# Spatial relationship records

■ ■ ■ ■ ■

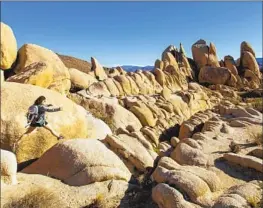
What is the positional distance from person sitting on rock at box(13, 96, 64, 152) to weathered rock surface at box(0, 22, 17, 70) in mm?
8374

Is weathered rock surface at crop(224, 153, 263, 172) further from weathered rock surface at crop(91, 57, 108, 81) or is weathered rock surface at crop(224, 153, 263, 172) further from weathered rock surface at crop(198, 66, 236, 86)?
weathered rock surface at crop(198, 66, 236, 86)

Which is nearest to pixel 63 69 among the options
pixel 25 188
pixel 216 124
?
pixel 216 124

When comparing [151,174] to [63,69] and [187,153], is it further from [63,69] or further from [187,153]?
[63,69]

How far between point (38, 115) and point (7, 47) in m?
9.15

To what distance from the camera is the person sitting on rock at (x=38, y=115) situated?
10.2 metres

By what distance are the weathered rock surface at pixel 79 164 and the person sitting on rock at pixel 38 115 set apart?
1004 millimetres

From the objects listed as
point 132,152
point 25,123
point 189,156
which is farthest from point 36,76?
point 189,156

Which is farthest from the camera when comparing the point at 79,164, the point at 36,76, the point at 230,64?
the point at 230,64

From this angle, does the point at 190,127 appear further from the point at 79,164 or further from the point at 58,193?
the point at 58,193

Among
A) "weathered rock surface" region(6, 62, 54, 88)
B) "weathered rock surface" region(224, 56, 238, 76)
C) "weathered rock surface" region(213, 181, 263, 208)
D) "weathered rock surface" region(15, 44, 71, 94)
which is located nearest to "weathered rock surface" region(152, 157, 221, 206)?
"weathered rock surface" region(213, 181, 263, 208)

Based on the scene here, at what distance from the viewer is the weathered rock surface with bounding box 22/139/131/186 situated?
348 inches

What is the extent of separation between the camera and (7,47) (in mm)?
17531

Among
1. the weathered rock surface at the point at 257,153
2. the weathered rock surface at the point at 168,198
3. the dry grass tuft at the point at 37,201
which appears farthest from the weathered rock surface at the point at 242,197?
the dry grass tuft at the point at 37,201

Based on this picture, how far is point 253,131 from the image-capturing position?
16328 mm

■ ■ ■ ■ ■

# Goal
Please copy out every line of the listing above word for word, omitting the pictures.

# Answer to the task
What is the positional distance from person sitting on rock at box(13, 96, 64, 152) to weathered rock surface at box(0, 22, 17, 70) in mm?
8374

Is weathered rock surface at crop(224, 153, 263, 172) further from weathered rock surface at crop(91, 57, 108, 81) or is weathered rock surface at crop(224, 153, 263, 172) further from weathered rock surface at crop(198, 66, 236, 86)?
weathered rock surface at crop(198, 66, 236, 86)

Which is nearest to pixel 63 69 among the options
pixel 25 188
pixel 216 124
?
pixel 216 124

When comparing [151,174] to [63,69] and [187,153], is it further from [63,69] or further from [187,153]?
[63,69]

How far between point (38, 115) and point (7, 47) in m?
9.15

To what distance from the camera is the person sitting on rock at (x=38, y=115) situated?
10.2 metres

By what distance are the weathered rock surface at pixel 79 164 and the person sitting on rock at pixel 38 115 set apart?
1004 millimetres

From the objects listed as
point 132,152
point 25,123
point 189,156
which is farthest from point 36,76?
point 189,156

Which is farthest from the camera when comparing the point at 79,164, the point at 36,76, the point at 230,64?
the point at 230,64

From this angle, does the point at 190,127 appear further from the point at 79,164 or further from the point at 58,193?
the point at 58,193

Among
A) "weathered rock surface" region(6, 62, 54, 88)
B) "weathered rock surface" region(224, 56, 238, 76)
C) "weathered rock surface" region(213, 181, 263, 208)
D) "weathered rock surface" region(15, 44, 71, 94)
which is located nearest to "weathered rock surface" region(152, 157, 221, 206)?
"weathered rock surface" region(213, 181, 263, 208)

Based on the scene here, at what distance from the viewer is the weathered rock surface with bounding box 22/139/131/186 situated?
348 inches

What is the extent of separation between the camera and (7,47) (in mm)?
17531

Among
1. the weathered rock surface at the point at 257,153
2. the weathered rock surface at the point at 168,198
3. the dry grass tuft at the point at 37,201
which appears farthest from the weathered rock surface at the point at 242,197?
the dry grass tuft at the point at 37,201

Based on this picture, how far is point 253,131 from the image-capturing position?
16328 mm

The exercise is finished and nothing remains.